* [EXTRACTED TEXT]:
## Begin

Money issue in a new relationship

211 replies

RainbowB7 · 20/07/2014 18:48

I would like to get some outside opinions on an issue which is causing some tension...

I have been seeing someone new for a few months and really like him, we feel we are well suited and we already both want the relationship to be serious, are on the same page with what we want in life, but I have some concerns about money.

I have a professional job and am fairly comfortable financially although I am quite junior in my career and far from loaded. I am trying to be quite careful with my money to save up to buy a flat. My bf is still studying and works in part time jobs to cover his costs. He is from another country and was apparently also getting money from his parents.

The issue is he now he has asked me a couple of times to give or lend him money and I feel uncomfortable with it.

The first time he did this I felt very very angry about it. Not sure why I reacted so badly to it but I felt a bit used or like he might be taking me for a mug. I said no and basically told him I was upset that he asked but he didn't see my point of view at all. I told a couple of friends and they agreed with me that they would be shocked if a new boyfriend started asking for money. I wondered if it is maybe a cultural difference as it might be more normal to ask for money in the country he is from...

## End

* [DATA LINES]:
## Begin

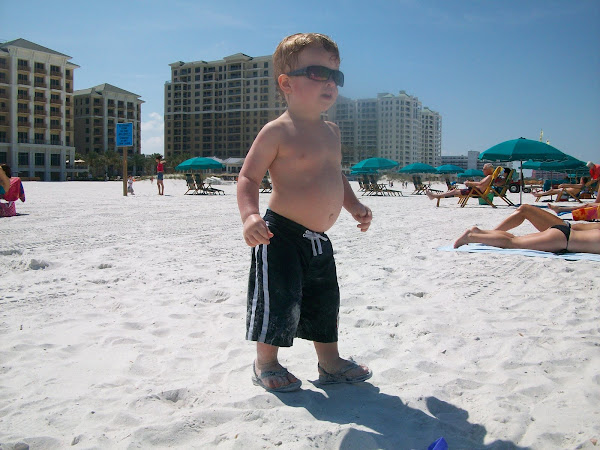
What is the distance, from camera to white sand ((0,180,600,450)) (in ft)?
5.11

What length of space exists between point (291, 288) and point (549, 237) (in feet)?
12.7

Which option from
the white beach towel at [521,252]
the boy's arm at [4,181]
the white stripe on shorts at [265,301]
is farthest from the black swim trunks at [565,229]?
the boy's arm at [4,181]

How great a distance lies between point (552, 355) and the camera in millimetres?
2203

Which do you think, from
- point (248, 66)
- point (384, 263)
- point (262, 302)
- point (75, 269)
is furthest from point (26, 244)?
point (248, 66)

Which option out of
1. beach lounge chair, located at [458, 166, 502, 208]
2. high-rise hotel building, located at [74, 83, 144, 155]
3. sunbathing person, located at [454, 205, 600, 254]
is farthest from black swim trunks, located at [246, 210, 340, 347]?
high-rise hotel building, located at [74, 83, 144, 155]

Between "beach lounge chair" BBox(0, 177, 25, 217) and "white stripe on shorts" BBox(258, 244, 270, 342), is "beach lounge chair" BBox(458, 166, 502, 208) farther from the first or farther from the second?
"white stripe on shorts" BBox(258, 244, 270, 342)

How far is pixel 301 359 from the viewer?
2264mm

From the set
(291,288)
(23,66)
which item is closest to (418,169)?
(291,288)

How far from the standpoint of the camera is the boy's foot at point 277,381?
1853 mm

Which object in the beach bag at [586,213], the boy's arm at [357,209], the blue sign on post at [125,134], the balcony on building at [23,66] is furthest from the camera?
the balcony on building at [23,66]

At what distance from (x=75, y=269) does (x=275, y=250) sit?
9.05ft

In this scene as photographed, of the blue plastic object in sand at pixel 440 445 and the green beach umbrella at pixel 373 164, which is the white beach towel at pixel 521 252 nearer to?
the blue plastic object in sand at pixel 440 445

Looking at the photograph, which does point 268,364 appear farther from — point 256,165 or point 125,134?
point 125,134

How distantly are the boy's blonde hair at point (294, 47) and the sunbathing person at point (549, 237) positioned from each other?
362 centimetres
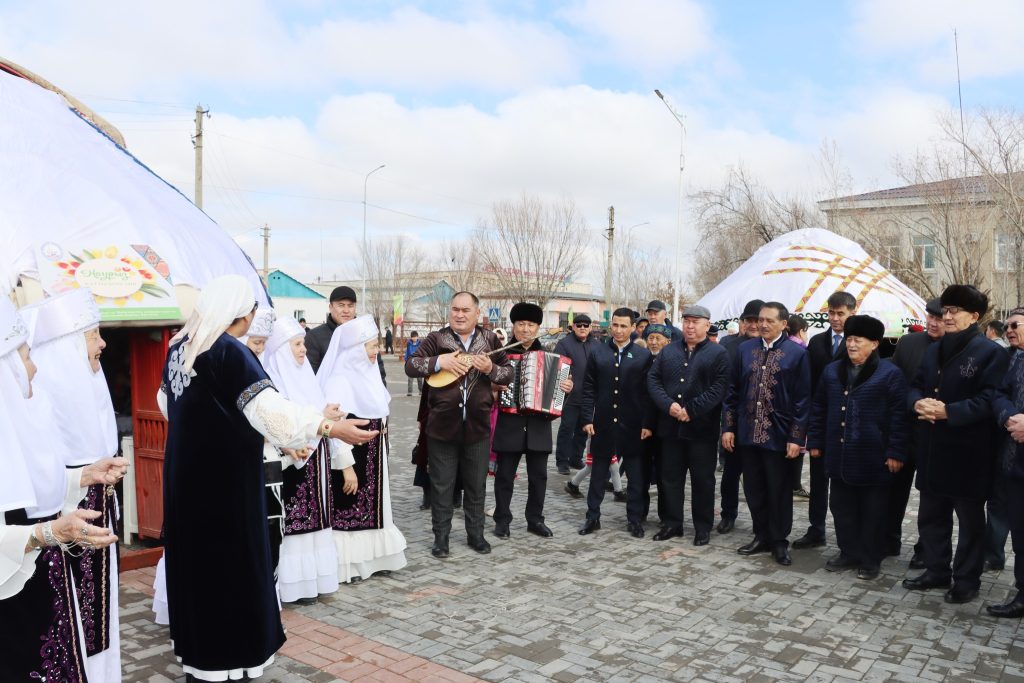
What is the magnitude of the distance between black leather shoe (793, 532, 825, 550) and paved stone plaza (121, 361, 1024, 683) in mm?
99

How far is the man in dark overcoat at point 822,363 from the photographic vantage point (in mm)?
6859

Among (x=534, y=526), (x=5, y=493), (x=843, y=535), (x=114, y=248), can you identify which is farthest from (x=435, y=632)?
(x=114, y=248)

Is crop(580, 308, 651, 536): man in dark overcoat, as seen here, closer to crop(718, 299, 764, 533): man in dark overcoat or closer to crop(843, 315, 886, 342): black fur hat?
crop(718, 299, 764, 533): man in dark overcoat

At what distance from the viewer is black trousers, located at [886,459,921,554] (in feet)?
20.9

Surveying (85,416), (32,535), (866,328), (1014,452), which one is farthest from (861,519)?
(32,535)

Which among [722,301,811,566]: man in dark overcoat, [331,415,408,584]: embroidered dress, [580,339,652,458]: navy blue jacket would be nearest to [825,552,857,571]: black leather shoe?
[722,301,811,566]: man in dark overcoat

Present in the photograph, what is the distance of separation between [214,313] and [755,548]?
497 cm

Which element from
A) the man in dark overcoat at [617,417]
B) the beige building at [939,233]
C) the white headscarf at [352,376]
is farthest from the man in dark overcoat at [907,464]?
the beige building at [939,233]

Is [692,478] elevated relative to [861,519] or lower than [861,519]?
elevated

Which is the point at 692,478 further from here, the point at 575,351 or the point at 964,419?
the point at 964,419

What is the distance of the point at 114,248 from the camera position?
6312 millimetres

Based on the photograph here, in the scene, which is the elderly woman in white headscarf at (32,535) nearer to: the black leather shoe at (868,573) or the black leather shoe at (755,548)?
the black leather shoe at (755,548)

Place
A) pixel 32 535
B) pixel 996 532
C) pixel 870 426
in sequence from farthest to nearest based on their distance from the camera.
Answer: pixel 996 532 → pixel 870 426 → pixel 32 535

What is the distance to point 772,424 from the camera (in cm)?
645
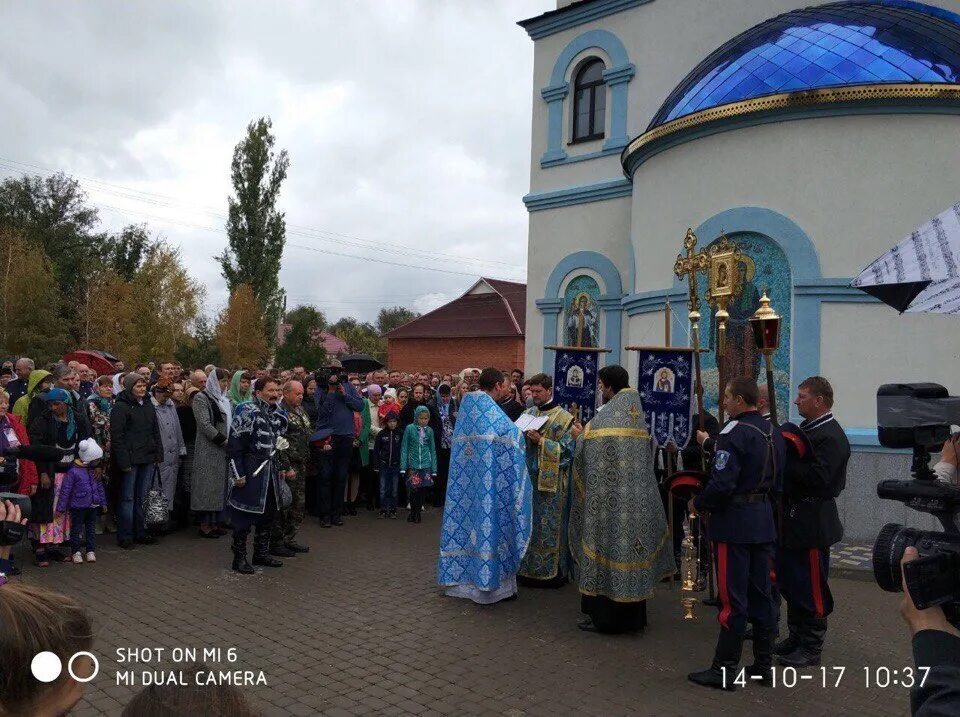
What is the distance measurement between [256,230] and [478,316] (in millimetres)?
12528

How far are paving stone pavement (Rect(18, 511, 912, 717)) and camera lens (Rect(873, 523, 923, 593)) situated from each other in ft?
9.43

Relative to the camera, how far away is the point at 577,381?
7.98 m

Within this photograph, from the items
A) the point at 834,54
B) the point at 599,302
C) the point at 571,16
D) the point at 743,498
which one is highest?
the point at 571,16

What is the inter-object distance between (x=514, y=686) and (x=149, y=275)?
33.1 m

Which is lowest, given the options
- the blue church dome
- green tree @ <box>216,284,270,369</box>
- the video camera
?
the video camera

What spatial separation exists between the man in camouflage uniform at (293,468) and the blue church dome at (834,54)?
6710mm

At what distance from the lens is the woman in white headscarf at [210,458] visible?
894cm

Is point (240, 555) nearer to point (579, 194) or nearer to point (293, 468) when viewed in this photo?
point (293, 468)

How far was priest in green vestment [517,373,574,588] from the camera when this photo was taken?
274 inches

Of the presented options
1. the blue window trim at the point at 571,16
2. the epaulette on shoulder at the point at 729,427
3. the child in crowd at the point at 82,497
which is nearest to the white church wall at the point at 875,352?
the epaulette on shoulder at the point at 729,427

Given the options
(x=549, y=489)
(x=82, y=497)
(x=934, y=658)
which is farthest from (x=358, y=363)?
(x=934, y=658)

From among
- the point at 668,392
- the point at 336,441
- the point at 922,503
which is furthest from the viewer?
the point at 336,441

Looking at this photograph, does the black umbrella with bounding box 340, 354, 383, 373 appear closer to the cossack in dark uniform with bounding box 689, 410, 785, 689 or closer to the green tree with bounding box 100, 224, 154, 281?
the cossack in dark uniform with bounding box 689, 410, 785, 689

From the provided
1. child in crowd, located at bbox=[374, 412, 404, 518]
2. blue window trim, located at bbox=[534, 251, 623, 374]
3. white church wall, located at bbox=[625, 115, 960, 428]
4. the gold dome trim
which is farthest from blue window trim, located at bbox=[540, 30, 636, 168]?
child in crowd, located at bbox=[374, 412, 404, 518]
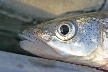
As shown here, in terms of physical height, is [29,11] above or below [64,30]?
above

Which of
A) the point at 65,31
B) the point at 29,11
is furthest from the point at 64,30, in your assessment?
the point at 29,11

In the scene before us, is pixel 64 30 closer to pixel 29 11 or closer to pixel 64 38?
pixel 64 38

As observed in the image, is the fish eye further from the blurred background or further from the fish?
the blurred background

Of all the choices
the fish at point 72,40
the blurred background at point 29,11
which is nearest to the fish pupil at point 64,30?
the fish at point 72,40

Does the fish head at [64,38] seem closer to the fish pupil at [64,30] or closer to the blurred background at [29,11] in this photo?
the fish pupil at [64,30]

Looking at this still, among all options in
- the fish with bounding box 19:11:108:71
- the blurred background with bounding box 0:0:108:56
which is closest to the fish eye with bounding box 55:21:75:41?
the fish with bounding box 19:11:108:71

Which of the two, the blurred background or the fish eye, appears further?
the blurred background

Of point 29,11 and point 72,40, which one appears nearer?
point 72,40
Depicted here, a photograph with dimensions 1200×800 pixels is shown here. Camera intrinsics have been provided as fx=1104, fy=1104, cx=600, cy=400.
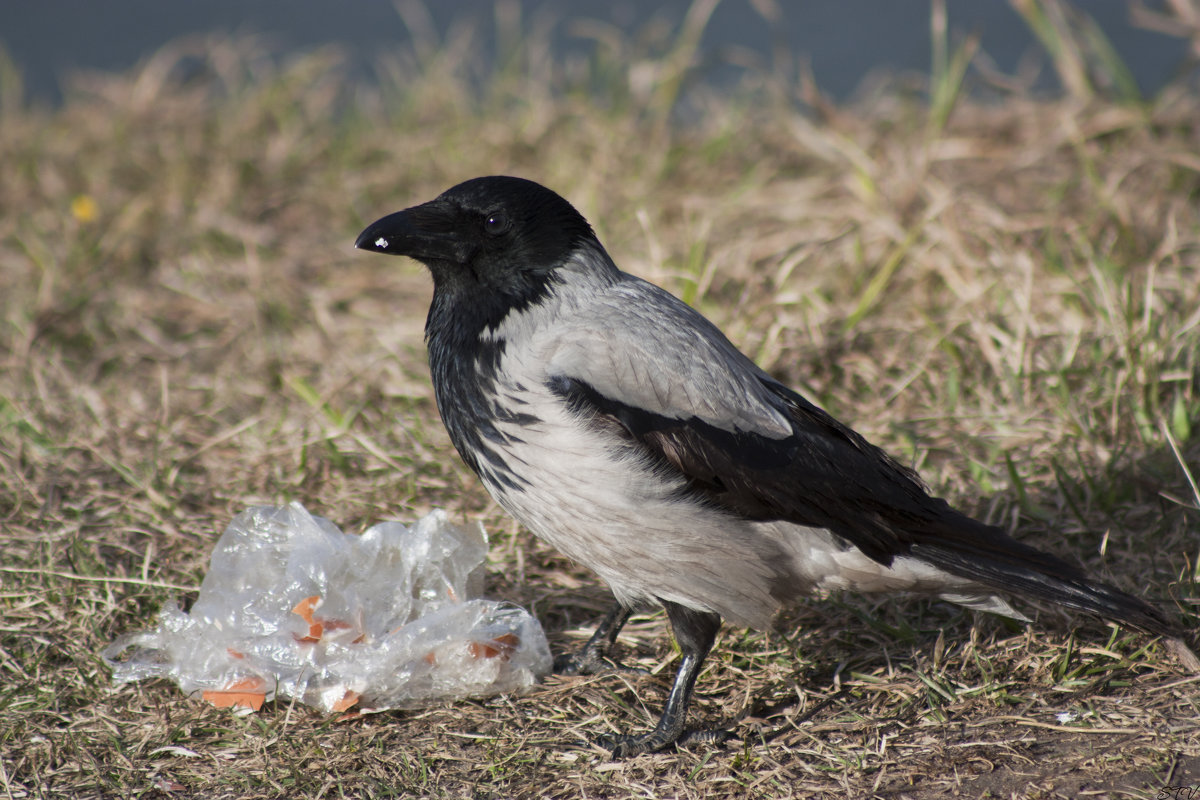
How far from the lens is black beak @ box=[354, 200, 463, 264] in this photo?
9.12ft

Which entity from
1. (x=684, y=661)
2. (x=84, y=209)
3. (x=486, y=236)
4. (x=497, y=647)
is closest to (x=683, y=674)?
(x=684, y=661)

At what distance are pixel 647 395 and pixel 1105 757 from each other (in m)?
1.27

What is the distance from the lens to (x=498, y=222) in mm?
2775

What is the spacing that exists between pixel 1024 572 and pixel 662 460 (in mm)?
899

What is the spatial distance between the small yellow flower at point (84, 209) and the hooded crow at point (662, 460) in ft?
9.97

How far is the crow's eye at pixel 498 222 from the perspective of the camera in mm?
2773

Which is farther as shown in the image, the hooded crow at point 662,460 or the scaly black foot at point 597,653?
the scaly black foot at point 597,653

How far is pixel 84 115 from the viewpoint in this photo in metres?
6.26

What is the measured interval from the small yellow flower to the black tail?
167 inches

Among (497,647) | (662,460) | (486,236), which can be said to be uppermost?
(486,236)

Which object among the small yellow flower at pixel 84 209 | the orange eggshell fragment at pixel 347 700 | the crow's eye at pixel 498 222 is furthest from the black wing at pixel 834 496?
the small yellow flower at pixel 84 209

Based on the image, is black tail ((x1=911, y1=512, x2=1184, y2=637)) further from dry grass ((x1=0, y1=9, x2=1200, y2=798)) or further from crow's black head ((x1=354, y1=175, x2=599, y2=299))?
crow's black head ((x1=354, y1=175, x2=599, y2=299))

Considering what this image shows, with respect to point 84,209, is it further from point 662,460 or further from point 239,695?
point 662,460
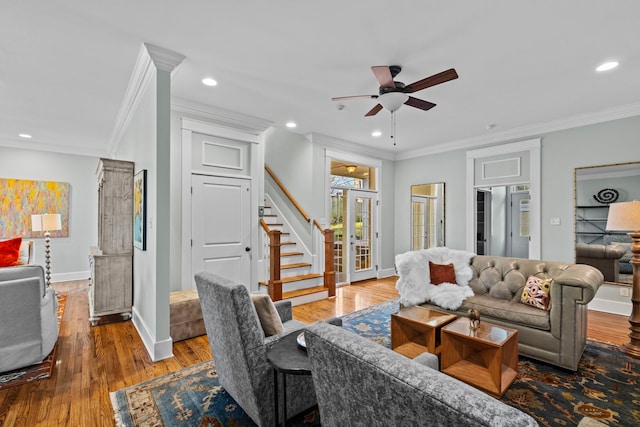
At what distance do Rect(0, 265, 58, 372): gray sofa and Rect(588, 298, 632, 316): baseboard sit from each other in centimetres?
643

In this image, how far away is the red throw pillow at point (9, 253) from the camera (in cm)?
451

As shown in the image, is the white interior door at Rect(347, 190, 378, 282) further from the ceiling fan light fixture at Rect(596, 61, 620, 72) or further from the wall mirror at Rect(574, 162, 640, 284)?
the ceiling fan light fixture at Rect(596, 61, 620, 72)

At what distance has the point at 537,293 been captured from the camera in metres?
3.00

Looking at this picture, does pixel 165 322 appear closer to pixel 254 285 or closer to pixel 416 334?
pixel 254 285

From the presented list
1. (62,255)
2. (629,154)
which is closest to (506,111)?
(629,154)

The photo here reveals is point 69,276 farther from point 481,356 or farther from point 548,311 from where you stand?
point 548,311

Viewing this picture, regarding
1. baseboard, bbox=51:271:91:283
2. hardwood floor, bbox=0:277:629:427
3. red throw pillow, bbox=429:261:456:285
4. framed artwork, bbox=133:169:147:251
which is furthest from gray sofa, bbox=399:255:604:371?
baseboard, bbox=51:271:91:283

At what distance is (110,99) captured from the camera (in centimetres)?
395

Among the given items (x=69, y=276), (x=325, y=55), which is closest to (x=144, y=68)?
(x=325, y=55)

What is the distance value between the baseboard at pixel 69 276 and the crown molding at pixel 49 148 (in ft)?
8.12

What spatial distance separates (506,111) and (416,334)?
11.2 ft

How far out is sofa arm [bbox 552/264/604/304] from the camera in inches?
102

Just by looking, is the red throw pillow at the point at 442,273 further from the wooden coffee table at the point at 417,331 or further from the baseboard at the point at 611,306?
the baseboard at the point at 611,306

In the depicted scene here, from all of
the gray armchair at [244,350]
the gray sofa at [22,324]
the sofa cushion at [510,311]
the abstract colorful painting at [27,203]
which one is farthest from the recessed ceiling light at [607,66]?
the abstract colorful painting at [27,203]
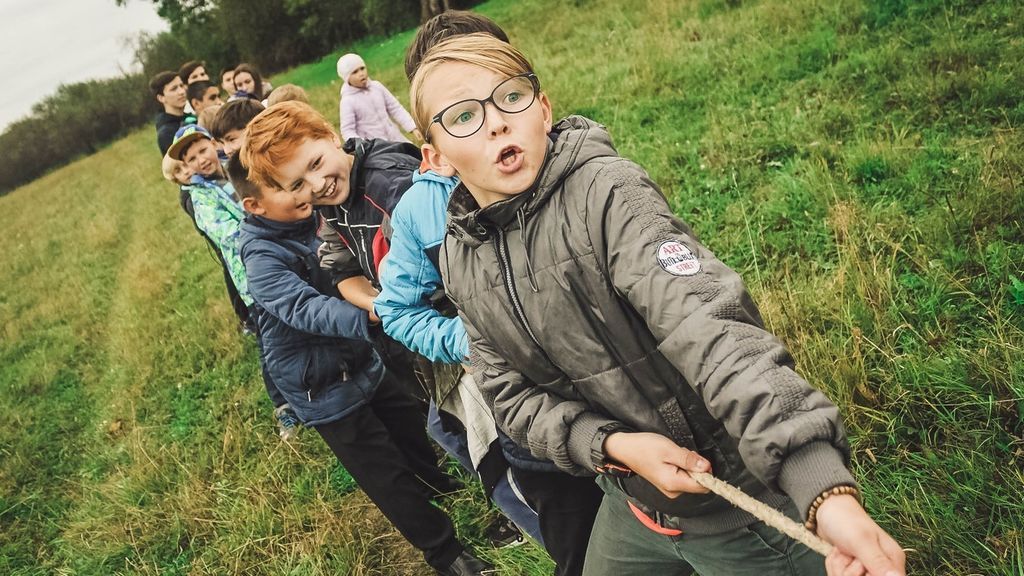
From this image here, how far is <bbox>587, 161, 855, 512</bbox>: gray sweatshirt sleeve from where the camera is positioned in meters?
0.89

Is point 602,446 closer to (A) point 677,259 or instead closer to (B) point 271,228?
(A) point 677,259

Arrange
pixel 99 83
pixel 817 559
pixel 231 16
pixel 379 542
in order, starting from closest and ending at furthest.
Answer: pixel 817 559 < pixel 379 542 < pixel 231 16 < pixel 99 83

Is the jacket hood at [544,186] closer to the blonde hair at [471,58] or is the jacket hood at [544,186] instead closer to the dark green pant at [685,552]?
the blonde hair at [471,58]

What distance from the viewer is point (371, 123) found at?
645cm

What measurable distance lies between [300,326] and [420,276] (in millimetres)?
926

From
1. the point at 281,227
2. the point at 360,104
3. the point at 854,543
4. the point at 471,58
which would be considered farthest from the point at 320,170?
the point at 360,104

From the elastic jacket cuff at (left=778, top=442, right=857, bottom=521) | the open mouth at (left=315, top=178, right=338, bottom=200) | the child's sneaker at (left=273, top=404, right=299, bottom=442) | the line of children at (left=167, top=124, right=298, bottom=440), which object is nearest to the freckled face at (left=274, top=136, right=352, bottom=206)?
the open mouth at (left=315, top=178, right=338, bottom=200)

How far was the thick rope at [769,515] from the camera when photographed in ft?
2.70

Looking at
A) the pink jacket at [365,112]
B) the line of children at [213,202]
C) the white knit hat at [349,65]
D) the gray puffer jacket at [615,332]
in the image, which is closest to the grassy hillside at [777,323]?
the line of children at [213,202]

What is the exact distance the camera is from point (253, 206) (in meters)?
2.97

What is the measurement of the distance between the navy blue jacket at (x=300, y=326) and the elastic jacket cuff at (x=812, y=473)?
223 cm

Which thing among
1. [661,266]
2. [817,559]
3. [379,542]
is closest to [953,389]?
[817,559]

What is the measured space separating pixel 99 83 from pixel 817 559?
6049 cm

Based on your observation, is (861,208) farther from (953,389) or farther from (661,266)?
(661,266)
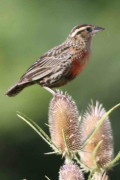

## End

* [OBJECTIVES]:
- A) Answer these about the forum post on money in a new relationship, one line each:
(i) What is the poster saving up to buy?
(ii) Besides studying, what does the boyfriend do to cover his costs?
(iii) What did the poster's friends say they would feel if a new boyfriend started asking for money?
- B) Write what comes next in the forum post about money in a new relationship, picking up after its last sentence.

* [RESPONSE LIST]:
- A)
(i) A flat.
(ii) He works part-time jobs.
(iii) They would be shocked.

- B)
His reasoning was we should want to help each other and should see ourselves as one unit. He is kind and caring and does go out if his way to help me for example he bought me some sports kit I needed, gives me massages, has cooked me nice meals etc... (I also do similar for him so that isn't one sided). However I think it's far too early to be a financial unit, when I am the only one who is actually bringing any money in and I just feel that I don't want to support him financially. I strongly feel that I want us to contribute equally, however am I being unfair and unrealistic as we don't earn equally? He will be training for a good career over the next year so does have decent prospects and hopefully we would eventually both be on good salaries.

Other than this one thing, I don't have any worries about the relationship and I see a future together so I don't know if I'm being silly, as if we eventually get married our money will merge anyway.

Hypothetically if I was on maternity leave or something and earning much less for a while, I would want my partner to want to support me, so should I see this next year where he is studying his professional exams as something similar where he needs short term support?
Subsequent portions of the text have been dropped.